In their campaigns for the November elections, Republicans are again showing a superior instinct for storytelling.

President Obama and Democrats in general are appealing to logic and to recent history. Look where we were two years ago, Obama says: America hemorrhaged some 8.5 million jobs largely due to Republican economic policies and, more specifically, to a refusal to exert any control over Wall Street speculation. Family income declined 8 percent during the Bush presidency while the concentrated wealth of America's top 1 percent reached 23 percent of all income in 2009.

Looks like a slam-dunk for the Democrats. The statistics are all on their side.

But the story isn't. Voters are facing the greatest economic crisis in our lifetime. Many are frightened of the future and, indeed, of their president. They're angry.

American voters aren't in the mood for reasoned explanations. They are disappointed in Obama and the Democrats. They don't trust the Republicans but are drawn to the Republican story.

There is a proven psychological maxim that when people are afraid and anxious, they seek reassurance in the familiar. They turn to God and patriotism, towards the better days of the past.

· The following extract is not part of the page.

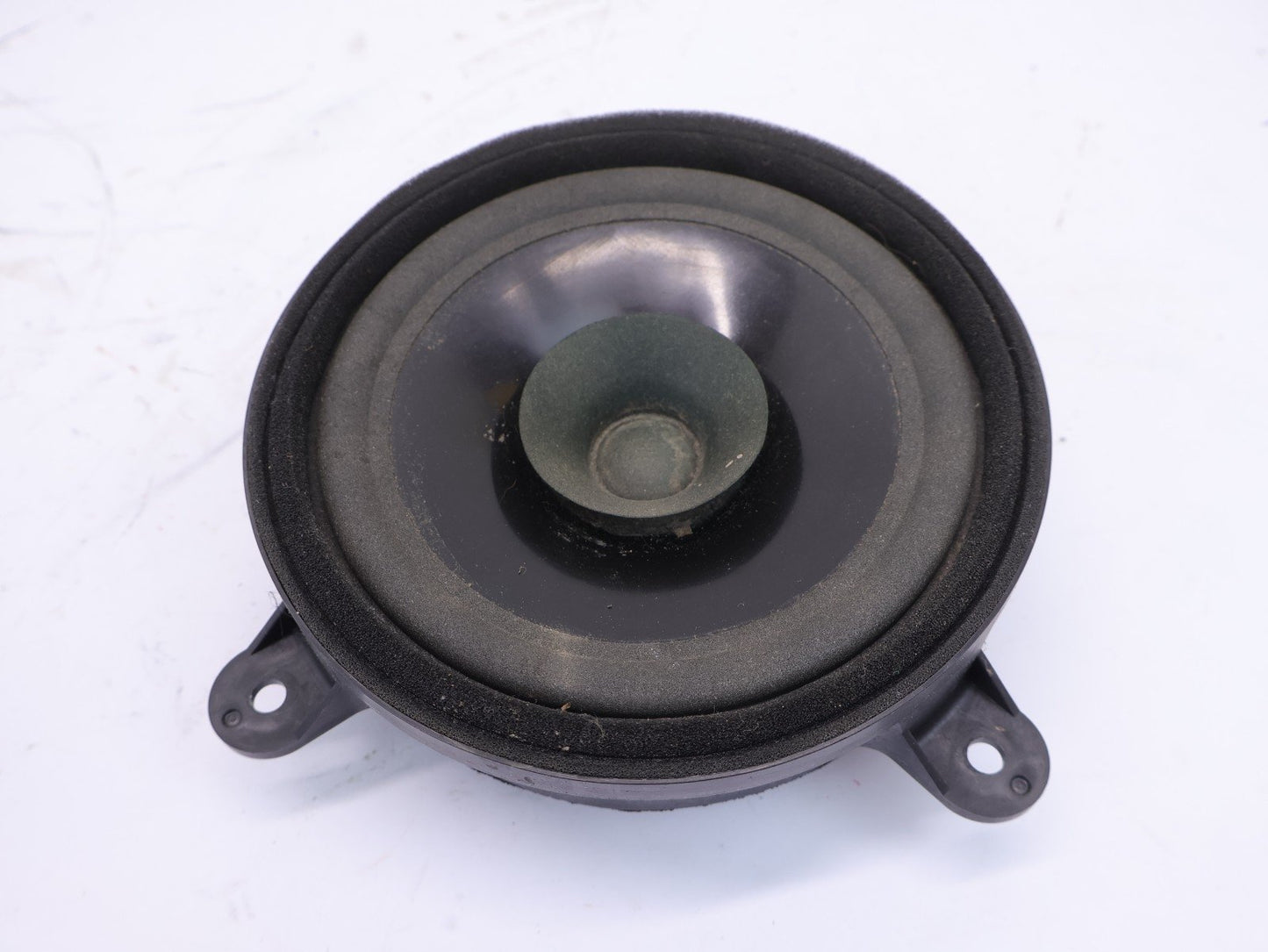 2014 Subaru Legacy Outback Driver Rear Door Speaker 86301AJ67A Left LH OEM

Republicans are appealing to this psychological reality. They wrap themselves in God and the flag.

It's a cheap show, of course. Where House Republican leader John Boehner belongs to a golf club that cost 75K to join, wears thousand dollar suits, and travels on corporate jets, he campaigns in corduroy shirts.

Meanwhile the Republicans are vicious in their attacks on President Obama's Americanism. Newt Gingrich has talked about Obama's Kenyan mindset. Senate Minority Leader Mitch McConnell and Mississippi Governor Haley Barbour claim they don't know Obama's real background.

Is it a coincidence that as many Americans grieve a lost sense of familiarity with their country, Republican spokesmen keep stressing Obama's supposed lack of American credentials? Very likely, it's part of a serious Republican maneuver to keep the story not about Republican failures in the past but rather about Obama 's differences from white Americans, particularly those without college degrees or white-collar credentials.

The Democrats need to get smart, and not with pure logic. Though the Republican story is resonating with the average voter, Democrats can still make substantial gains with a new story -- one that stresses the same sense of hope that Obama created in 2008.

Obama and the Democratic Party can generate hope again by admitting and identifying mistakes and by presenting themselves as angry, like the Tea Party, and determined to learn from the past to make the future better. The Democrats are in many ways the natural party of the disillusioned middle class American. That story must be told in human not statistical terms.

Americans want to hope and believe in a better future for themselves and their children. They don't trust politics as usual. But they still have admiration for President Obama and a large degree of admiration and trust for Bill Clinton. These two politicians can still do much to make the Democratic story work in the November elections.